There are evolutionary priors for what to be afraid of but some of it is learned. I've heard children don't start out fearing snakes but will easily learn to if they see other people afraid of them, whereas the same is not true for flowers (sorry, can't find a ref, but this article discusses the general topic). Fear of heights might be innate but toddlers seem pretty bad at not falling down stairs. Mountain climbers have to be using mainly mechanical reasoning to figure out which heights are actually dangerous. It seems not hard to learn the way in which heights are dangerous if you understand the mechanics required to walk and traverse stairs and so on.

Instincts like curiosity are more helpful at the beginning of life, over time they can be learned as instrumental goals. If an AI learns advanced metacognitive strategies instead of innate curiosity that's not obviously a big problem from a human values perspective but it's unclear.

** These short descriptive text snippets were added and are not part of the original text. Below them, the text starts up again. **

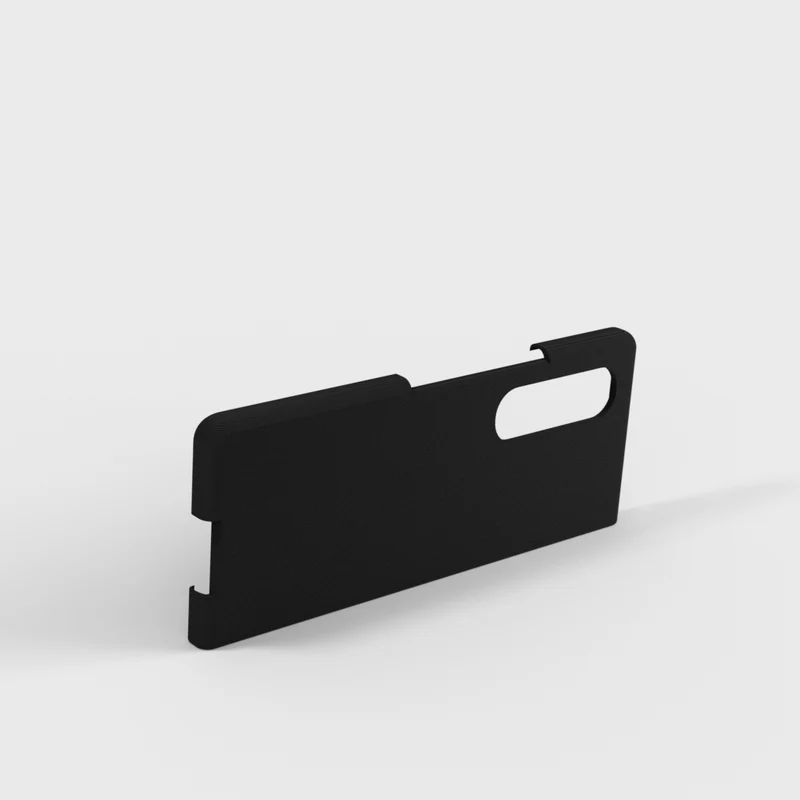 Housse de protection robuste pour Samsung Galaxy Z Fold 3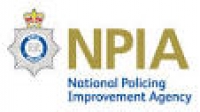 National Policing Improvement Agency (NPIA).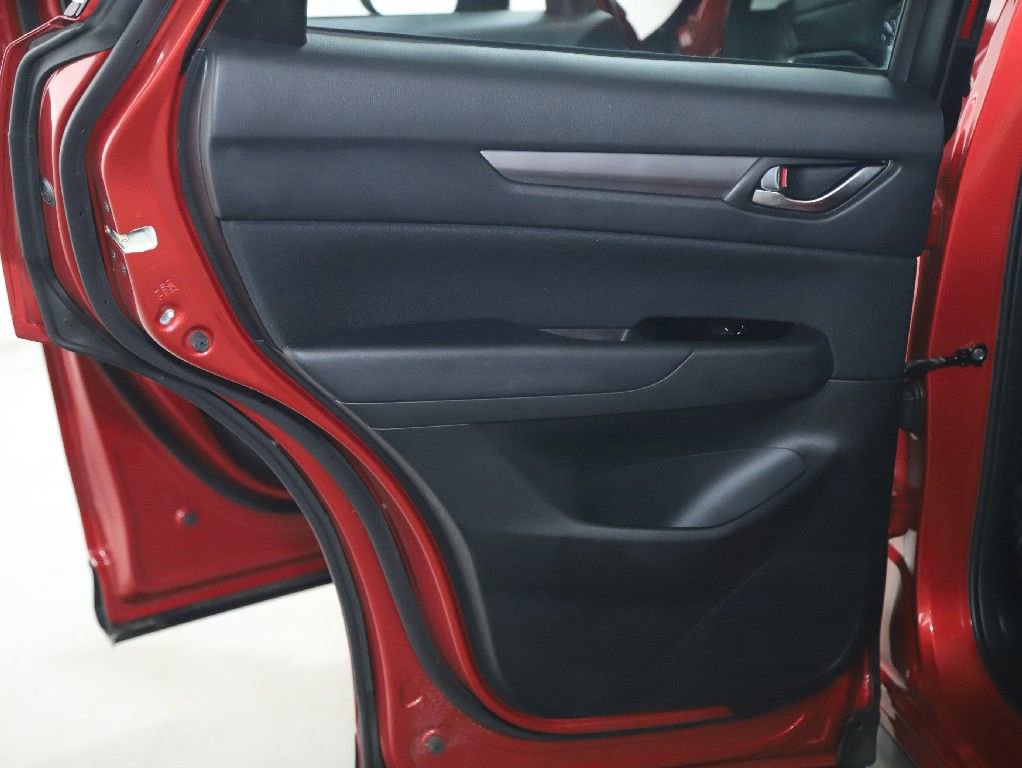 Certified 2023 MAZDA CX-5 AWD 2.5 S image 13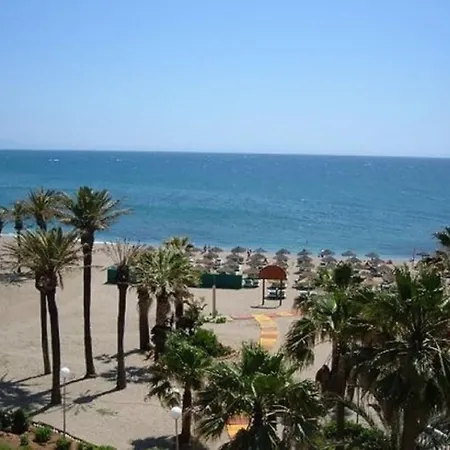 Carihuela Apartmán Torremolinos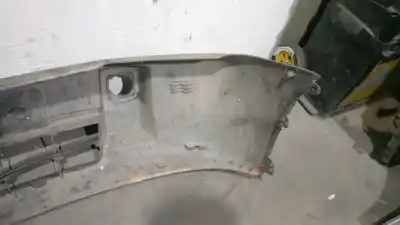 Peça sobressalente para automóvel em segunda mão para choques dianteiro por ford transit connect (tc7) 1.8 tdci cat referências oem iam 1378137  1378137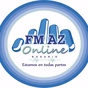 Radio AZ 92.7 logo
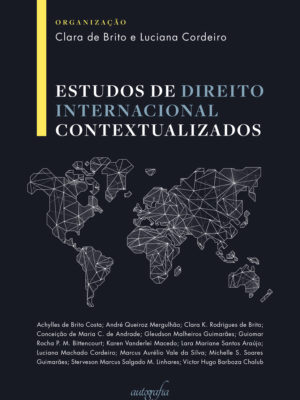 Estudos de direito internacional contextualizados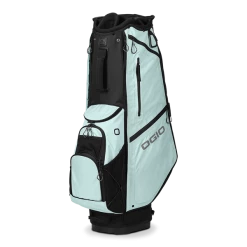 Ogio Golf XIX Cart Bag 14 - Aqua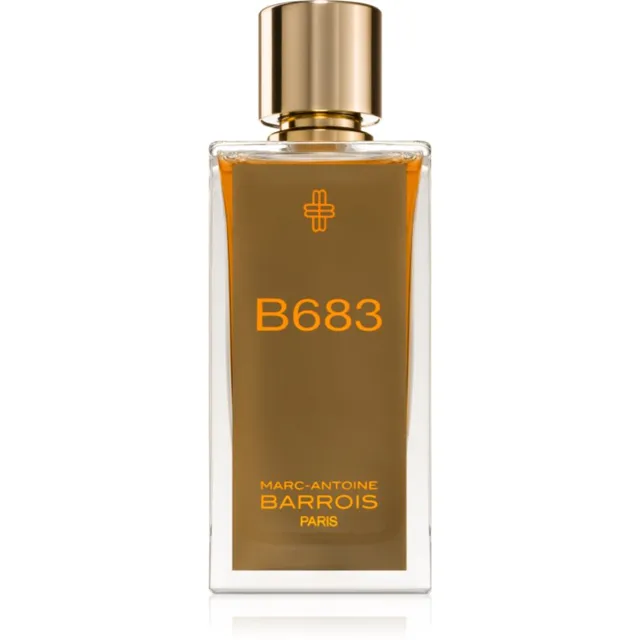 Marc-Antoine Barrois B683 parfémovaná voda unisex 100 ml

Some of this is my opinion rather than consensus, but in case you’re interested:

I believe that the human brainstem (superior colliculus) has an innate detector of certain specific visual things including slithering-like-a-snake and scuttling-like-a-spider, and when it detects those things, it executes an “orienting reaction” which involves not only eye-motion and head-turns but also conscious attention, and it also induces physiological arousal (elevated heart-rate etc.). That physiological arousal is not itself fear—obviously we experience physiological arousal in lots of situations that are not fear, like excitement, anger, etc.—but the arousal and attention does set up a situation in which a fear-response can be very easily learned. (Various brain learning algorithms are also doing various other things in the meantime, such that adults can wind up with that innate response getting routinely suppressed.)

My experience is that stairs don’t trigger fear-of-heights too much because you’re not looking straight down off a precipice. Also, I think sufficiently young babies don’t have fear-of-heights? I forget.

I’m not making any grand point here, just chatting.

Just want to say that I found this immensely clarifying and valuable since I read it months ago.